(RECORDS FOR PROCESSING Opens)

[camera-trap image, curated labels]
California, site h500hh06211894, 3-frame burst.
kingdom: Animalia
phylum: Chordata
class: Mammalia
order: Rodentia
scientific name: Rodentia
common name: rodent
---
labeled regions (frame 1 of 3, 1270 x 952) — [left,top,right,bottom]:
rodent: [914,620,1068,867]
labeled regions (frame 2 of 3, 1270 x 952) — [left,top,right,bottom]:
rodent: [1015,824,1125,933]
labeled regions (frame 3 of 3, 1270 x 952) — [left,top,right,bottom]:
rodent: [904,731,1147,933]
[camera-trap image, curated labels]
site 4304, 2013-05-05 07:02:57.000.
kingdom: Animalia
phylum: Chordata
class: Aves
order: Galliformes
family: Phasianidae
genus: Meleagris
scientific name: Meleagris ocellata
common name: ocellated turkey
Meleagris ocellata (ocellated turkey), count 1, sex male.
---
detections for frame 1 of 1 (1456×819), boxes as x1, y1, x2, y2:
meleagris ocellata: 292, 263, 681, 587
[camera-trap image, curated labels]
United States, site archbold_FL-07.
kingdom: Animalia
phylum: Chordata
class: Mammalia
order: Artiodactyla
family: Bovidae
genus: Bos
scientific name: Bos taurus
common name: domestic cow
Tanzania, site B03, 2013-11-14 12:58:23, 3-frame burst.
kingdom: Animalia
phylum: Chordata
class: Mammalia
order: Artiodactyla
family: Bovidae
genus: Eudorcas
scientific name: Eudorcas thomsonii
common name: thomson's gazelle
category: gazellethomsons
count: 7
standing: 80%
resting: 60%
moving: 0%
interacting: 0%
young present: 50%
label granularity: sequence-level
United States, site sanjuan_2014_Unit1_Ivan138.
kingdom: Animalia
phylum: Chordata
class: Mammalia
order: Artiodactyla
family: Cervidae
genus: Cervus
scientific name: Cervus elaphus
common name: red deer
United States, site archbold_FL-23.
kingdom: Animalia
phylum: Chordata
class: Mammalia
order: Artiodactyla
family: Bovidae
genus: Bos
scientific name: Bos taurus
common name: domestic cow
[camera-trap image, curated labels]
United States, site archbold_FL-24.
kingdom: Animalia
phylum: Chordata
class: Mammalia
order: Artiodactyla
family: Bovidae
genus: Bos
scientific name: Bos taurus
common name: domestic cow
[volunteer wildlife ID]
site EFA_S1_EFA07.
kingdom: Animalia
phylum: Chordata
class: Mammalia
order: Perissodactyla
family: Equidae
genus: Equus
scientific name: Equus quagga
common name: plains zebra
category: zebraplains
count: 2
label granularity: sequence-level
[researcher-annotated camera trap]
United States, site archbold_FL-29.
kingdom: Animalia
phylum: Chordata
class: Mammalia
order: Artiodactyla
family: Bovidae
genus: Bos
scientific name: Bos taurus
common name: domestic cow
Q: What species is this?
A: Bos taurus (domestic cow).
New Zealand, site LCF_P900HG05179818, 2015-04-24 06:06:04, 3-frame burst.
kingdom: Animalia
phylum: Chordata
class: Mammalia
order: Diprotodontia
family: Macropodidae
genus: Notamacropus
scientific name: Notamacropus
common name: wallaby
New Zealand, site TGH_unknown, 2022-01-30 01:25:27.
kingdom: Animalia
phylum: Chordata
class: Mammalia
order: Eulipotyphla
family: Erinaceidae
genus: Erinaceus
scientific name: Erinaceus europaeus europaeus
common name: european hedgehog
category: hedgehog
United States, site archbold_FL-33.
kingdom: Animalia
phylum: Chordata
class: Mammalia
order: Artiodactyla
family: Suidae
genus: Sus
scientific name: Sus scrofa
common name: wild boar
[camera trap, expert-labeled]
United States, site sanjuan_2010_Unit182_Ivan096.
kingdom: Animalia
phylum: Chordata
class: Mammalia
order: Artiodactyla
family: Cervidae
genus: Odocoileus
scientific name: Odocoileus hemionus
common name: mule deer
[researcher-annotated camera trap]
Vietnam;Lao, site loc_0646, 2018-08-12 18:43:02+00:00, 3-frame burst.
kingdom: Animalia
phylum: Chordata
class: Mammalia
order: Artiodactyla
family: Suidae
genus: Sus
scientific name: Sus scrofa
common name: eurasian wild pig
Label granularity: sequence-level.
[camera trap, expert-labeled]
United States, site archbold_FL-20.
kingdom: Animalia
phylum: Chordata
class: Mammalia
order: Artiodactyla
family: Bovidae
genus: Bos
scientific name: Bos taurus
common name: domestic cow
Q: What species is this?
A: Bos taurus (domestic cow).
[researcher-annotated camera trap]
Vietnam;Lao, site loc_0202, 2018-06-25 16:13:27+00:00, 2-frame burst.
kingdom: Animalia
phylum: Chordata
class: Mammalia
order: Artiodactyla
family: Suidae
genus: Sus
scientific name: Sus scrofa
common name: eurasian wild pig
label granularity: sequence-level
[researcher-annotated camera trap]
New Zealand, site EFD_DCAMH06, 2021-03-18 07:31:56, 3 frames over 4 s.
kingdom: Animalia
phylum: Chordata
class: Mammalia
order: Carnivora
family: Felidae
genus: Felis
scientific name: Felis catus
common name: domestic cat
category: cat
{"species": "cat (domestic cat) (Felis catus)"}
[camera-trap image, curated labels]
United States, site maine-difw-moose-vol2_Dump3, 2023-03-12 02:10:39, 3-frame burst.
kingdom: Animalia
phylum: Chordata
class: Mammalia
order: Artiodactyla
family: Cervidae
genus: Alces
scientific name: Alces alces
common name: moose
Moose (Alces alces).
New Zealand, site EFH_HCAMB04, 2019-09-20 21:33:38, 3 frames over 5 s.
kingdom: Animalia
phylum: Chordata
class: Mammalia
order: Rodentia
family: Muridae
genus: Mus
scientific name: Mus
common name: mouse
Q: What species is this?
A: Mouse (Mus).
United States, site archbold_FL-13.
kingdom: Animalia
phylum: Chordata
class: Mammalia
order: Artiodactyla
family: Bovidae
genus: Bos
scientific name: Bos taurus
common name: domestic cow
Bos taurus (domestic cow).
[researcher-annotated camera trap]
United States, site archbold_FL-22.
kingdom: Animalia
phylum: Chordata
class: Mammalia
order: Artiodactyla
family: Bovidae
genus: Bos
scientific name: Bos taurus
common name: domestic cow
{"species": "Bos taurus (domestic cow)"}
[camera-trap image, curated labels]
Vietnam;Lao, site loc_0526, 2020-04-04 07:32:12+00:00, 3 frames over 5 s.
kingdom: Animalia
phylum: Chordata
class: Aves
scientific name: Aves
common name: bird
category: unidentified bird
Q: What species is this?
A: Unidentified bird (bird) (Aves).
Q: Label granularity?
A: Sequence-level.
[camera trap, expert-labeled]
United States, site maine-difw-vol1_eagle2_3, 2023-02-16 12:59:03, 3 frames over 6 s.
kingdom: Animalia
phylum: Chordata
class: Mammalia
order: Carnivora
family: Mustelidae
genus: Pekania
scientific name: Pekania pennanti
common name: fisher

(RECORDS FOR PROCESSING Closes)

Every entry must be duplicated exactly as it stands.

EXPECTED ANSWER:
[camera-trap image, curated labels]
California, site h500hh06211894, 3-frame burst.
kingdom: Animalia
phylum: Chordata
class: Mammalia
order: Rodentia
scientific name: Rodentia
common name: rodent
---
labeled regions (frame 1 of 3, 1270 x 952) — [left,top,right,bottom]:
rodent: [914,620,1068,867]
labeled regions (frame 2 of 3, 1270 x 952) — [left,top,right,bottom]:
rodent: [1015,824,1125,933]
labeled regions (frame 3 of 3, 1270 x 952) — [left,top,right,bottom]:
rodent: [904,731,1147,933]
[camera-trap image, curated labels]
site 4304, 2013-05-05 07:02:57.000.
kingdom: Animalia
phylum: Chordata
class: Aves
order: Galliformes
family: Phasianidae
genus: Meleagris
scientific name: Meleagris ocellata
common name: ocellated turkey
Meleagris ocellata (ocellated turkey), count 1, sex male.
---
detections for frame 1 of 1 (1456×819), boxes as x1, y1, x2, y2:
meleagris ocellata: 292, 263, 681, 587
[camera-trap image, curated labels]
United States, site archbold_FL-07.
kingdom: Animalia
phylum: Chordata
class: Mammalia
order: Artiodactyla
family: Bovidae
genus: Bos
scientific name: Bos taurus
common name: domestic cow
Tanzania, site B03, 2013-11-14 12:58:23, 3-frame burst.
kingdom: Animalia
phylum: Chordata
class: Mammalia
order: Artiodactyla
family: Bovidae
genus: Eudorcas
scientific name: Eudorcas thomsonii
common name: thomson's gazelle
category: gazellethomsons
count: 7
standing: 80%
resting: 60%
moving: 0%
interacting: 0%
young present: 50%
label granularity: sequence-level
United States, site sanjuan_2014_Unit1_Ivan138.
kingdom: Animalia
phylum: Chordata
class: Mammalia
order: Artiodactyla
family: Cervidae
genus: Cervus
scientific name: Cervus elaphus
common name: red deer
United States, site archbold_FL-23.
kingdom: Animalia
phylum: Chordata
class: Mammalia
order: Artiodactyla
family: Bovidae
genus: Bos
scientific name: Bos taurus
common name: domestic cow
[camera-trap image, curated labels]
United States, site archbold_FL-24.
kingdom: Animalia
phylum: Chordata
class: Mammalia
order: Artiodactyla
family: Bovidae
genus: Bos
scientific name: Bos taurus
common name: domestic cow
[volunteer wildlife ID]
site EFA_S1_EFA07.
kingdom: Animalia
phylum: Chordata
class: Mammalia
order: Perissodactyla
family: Equidae
genus: Equus
scientific name: Equus quagga
common name: plains zebra
category: zebraplains
count: 2
label granularity: sequence-level
[researcher-annotated camera trap]
United States, site archbold_FL-29.
kingdom: Animalia
phylum: Chordata
class: Mammalia
order: Artiodactyla
family: Bovidae
genus: Bos
scientific name: Bos taurus
common name: domestic cow
Q: What species is this?
A: Bos taurus (domestic cow).
New Zealand, site LCF_P900HG05179818, 2015-04-24 06:06:04, 3-frame burst.
kingdom: Animalia
phylum: Chordata
class: Mammalia
order: Diprotodontia
family: Macropodidae
genus: Notamacropus
scientific name: Notamacropus
common name: wallaby
New Zealand, site TGH_unknown, 2022-01-30 01:25:27.
kingdom: Animalia
phylum: Chordata
class: Mammalia
order: Eulipotyphla
family: Erinaceidae
genus: Erinaceus
scientific name: Erinaceus europaeus europaeus
common name: european hedgehog
category: hedgehog
United States, site archbold_FL-33.
kingdom: Animalia
phylum: Chordata
class: Mammalia
order: Artiodactyla
family: Suidae
genus: Sus
scientific name: Sus scrofa
common name: wild boar
[camera trap, expert-labeled]
United States, site sanjuan_2010_Unit182_Ivan096.
kingdom: Animalia
phylum: Chordata
class: Mammalia
order: Artiodactyla
family: Cervidae
genus: Odocoileus
scientific name: Odocoileus hemionus
common name: mule deer
[researcher-annotated camera trap]
Vietnam;Lao, site loc_0646, 2018-08-12 18:43:02+00:00, 3-frame burst.
kingdom: Animalia
phylum: Chordata
class: Mammalia
order: Artiodactyla
family: Suidae
genus: Sus
scientific name: Sus scrofa
common name: eurasian wild pig
Label granularity: sequence-level.
[camera trap, expert-labeled]
United States, site archbold_FL-20.
kingdom: Animalia
phylum: Chordata
class: Mammalia
order: Artiodactyla
family: Bovidae
genus: Bos
scientific name: Bos taurus
common name: domestic cow
Q: What species is this?
A: Bos taurus (domestic cow).
[researcher-annotated camera trap]
Vietnam;Lao, site loc_0202, 2018-06-25 16:13:27+00:00, 2-frame burst.
kingdom: Animalia
phylum: Chordata
class: Mammalia
order: Artiodactyla
family: Suidae
genus: Sus
scientific name: Sus scrofa
common name: eurasian wild pig
label granularity: sequence-level
[researcher-annotated camera trap]
New Zealand, site EFD_DCAMH06, 2021-03-18 07:31:56, 3 frames over 4 s.
kingdom: Animalia
phylum: Chordata
class: Mammalia
order: Carnivora
family: Felidae
genus: Felis
scientific name: Felis catus
common name: domestic cat
category: cat
{"species": "cat (domestic cat) (Felis catus)"}
[camera-trap image, curated labels]
United States, site maine-difw-moose-vol2_Dump3, 2023-03-12 02:10:39, 3-frame burst.
kingdom: Animalia
phylum: Chordata
class: Mammalia
order: Artiodactyla
family: Cervidae
genus: Alces
scientific name: Alces alces
common name: moose
Moose (Alces alces).
New Zealand, site EFH_HCAMB04, 2019-09-20 21:33:38, 3 frames over 5 s.
kingdom: Animalia
phylum: Chordata
class: Mammalia
order: Rodentia
family: Muridae
genus: Mus
scientific name: Mus
common name: mouse
Q: What species is this?
A: Mouse (Mus).
United States, site archbold_FL-13.
kingdom: Animalia
phylum: Chordata
class: Mammalia
order: Artiodactyla
family: Bovidae
genus: Bos
scientific name: Bos taurus
common name: domestic cow
Bos taurus (domestic cow).
[researcher-annotated camera trap]
United States, site archbold_FL-22.
kingdom: Animalia
phylum: Chordata
class: Mammalia
order: Artiodactyla
family: Bovidae
genus: Bos
scientific name: Bos taurus
common name: domestic cow
{"species": "Bos taurus (domestic cow)"}
[camera-trap image, curated labels]
Vietnam;Lao, site loc_0526, 2020-04-04 07:32:12+00:00, 3 frames over 5 s.
kingdom: Animalia
phylum: Chordata
class: Aves
scientific name: Aves
common name: bird
category: unidentified bird
Q: What species is this?
A: Unidentified bird (bird) (Aves).
Q: Label granularity?
A: Sequence-level.
[camera trap, expert-labeled]
United States, site maine-difw-vol1_eagle2_3, 2023-02-16 12:59:03, 3 frames over 6 s.
kingdom: Animalia
phylum: Chordata
class: Mammalia
order: Carnivora
family: Mustelidae
genus: Pekania
scientific name: Pekania pennanti
common name: fisher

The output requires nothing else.